- Exercise requirements -
The answer must consist of every line in the data below that holds the word "site".

- Dataset -
---
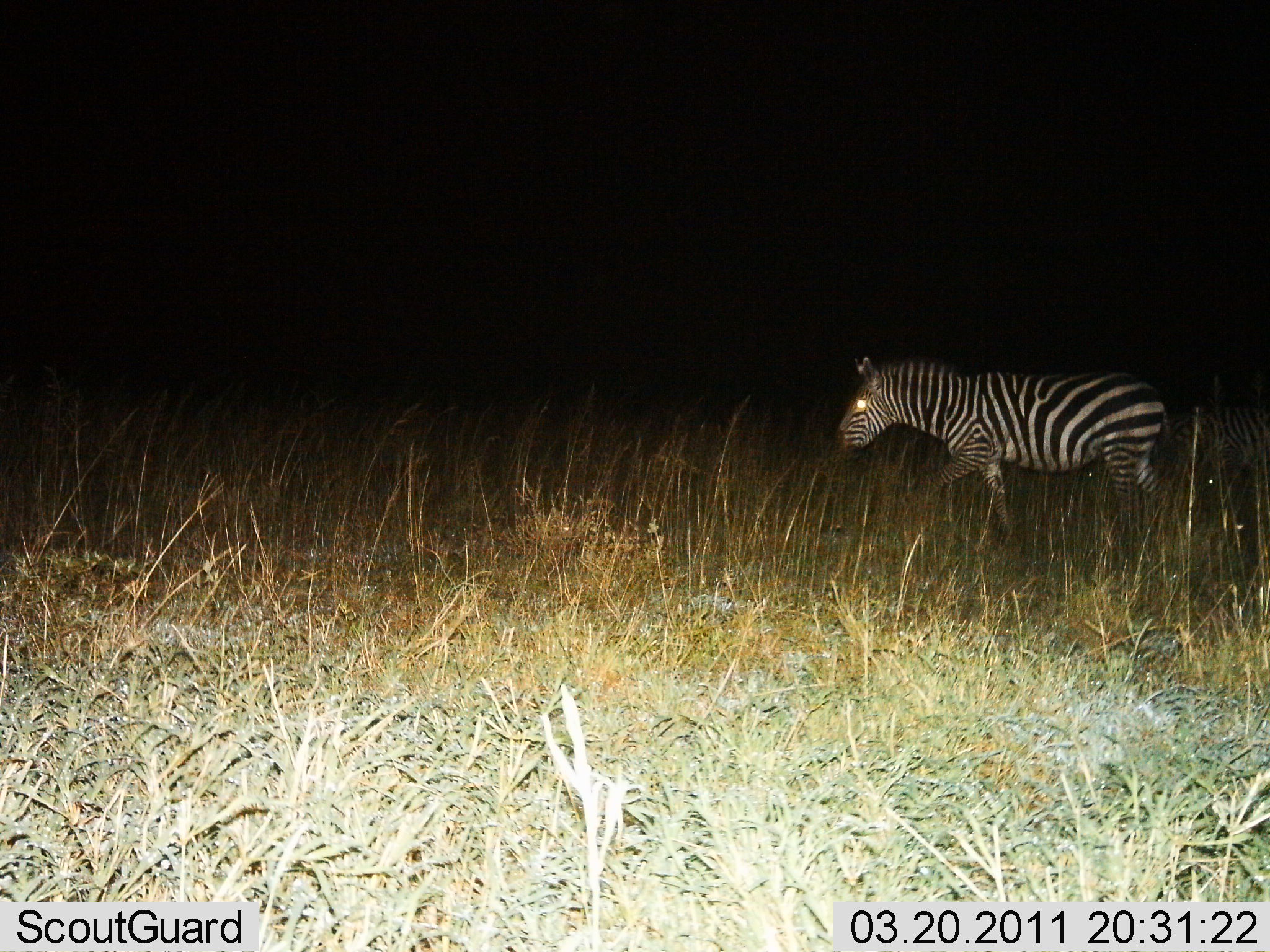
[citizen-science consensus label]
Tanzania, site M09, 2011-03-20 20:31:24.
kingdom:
---
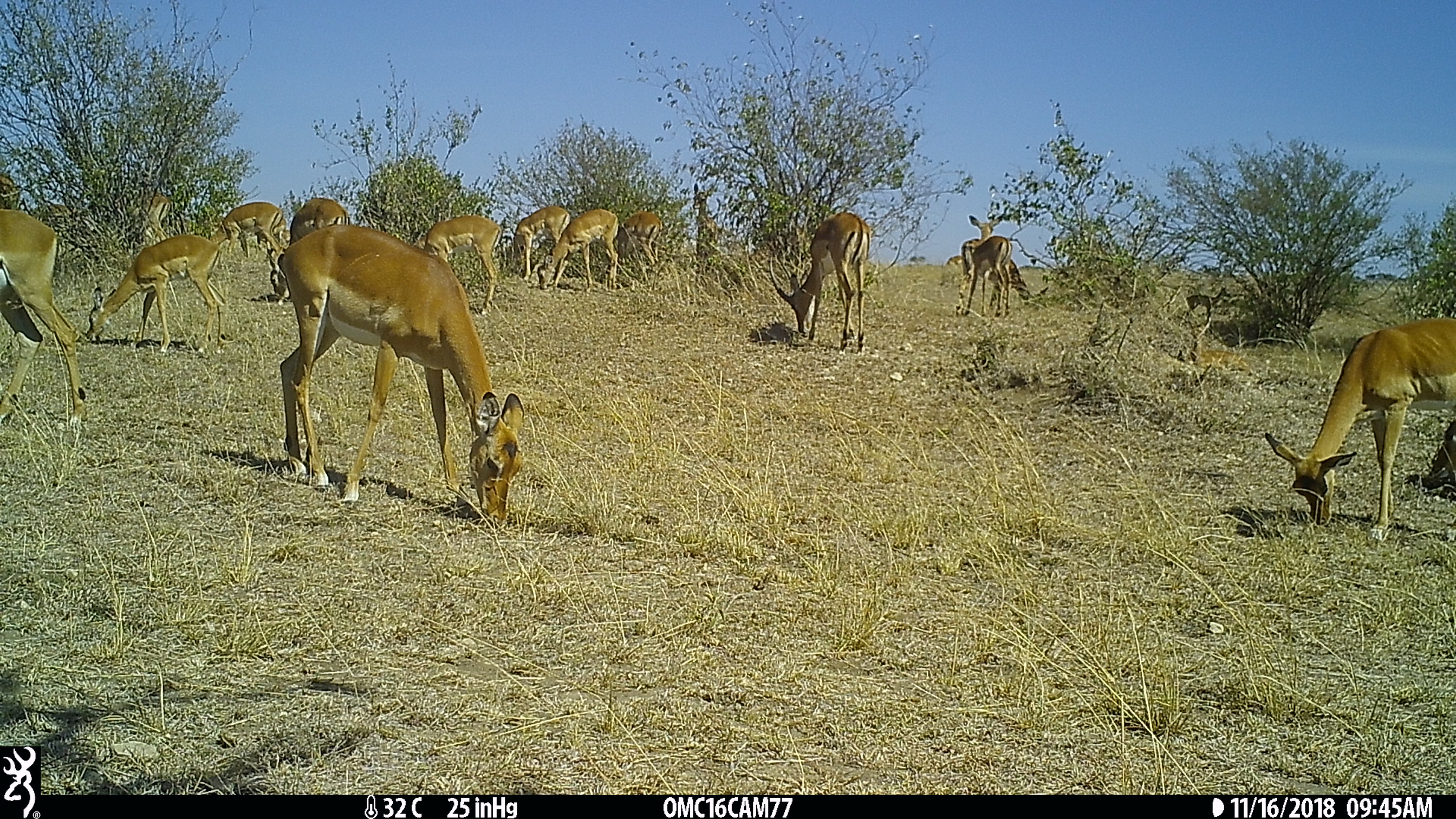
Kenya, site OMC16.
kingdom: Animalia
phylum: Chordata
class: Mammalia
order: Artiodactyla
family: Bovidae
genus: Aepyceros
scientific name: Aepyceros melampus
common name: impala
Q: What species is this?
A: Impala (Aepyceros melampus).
---
- Written reply -
Tanzania, site M09, 2011-03-20 20:31:24.
Kenya, site OMC16.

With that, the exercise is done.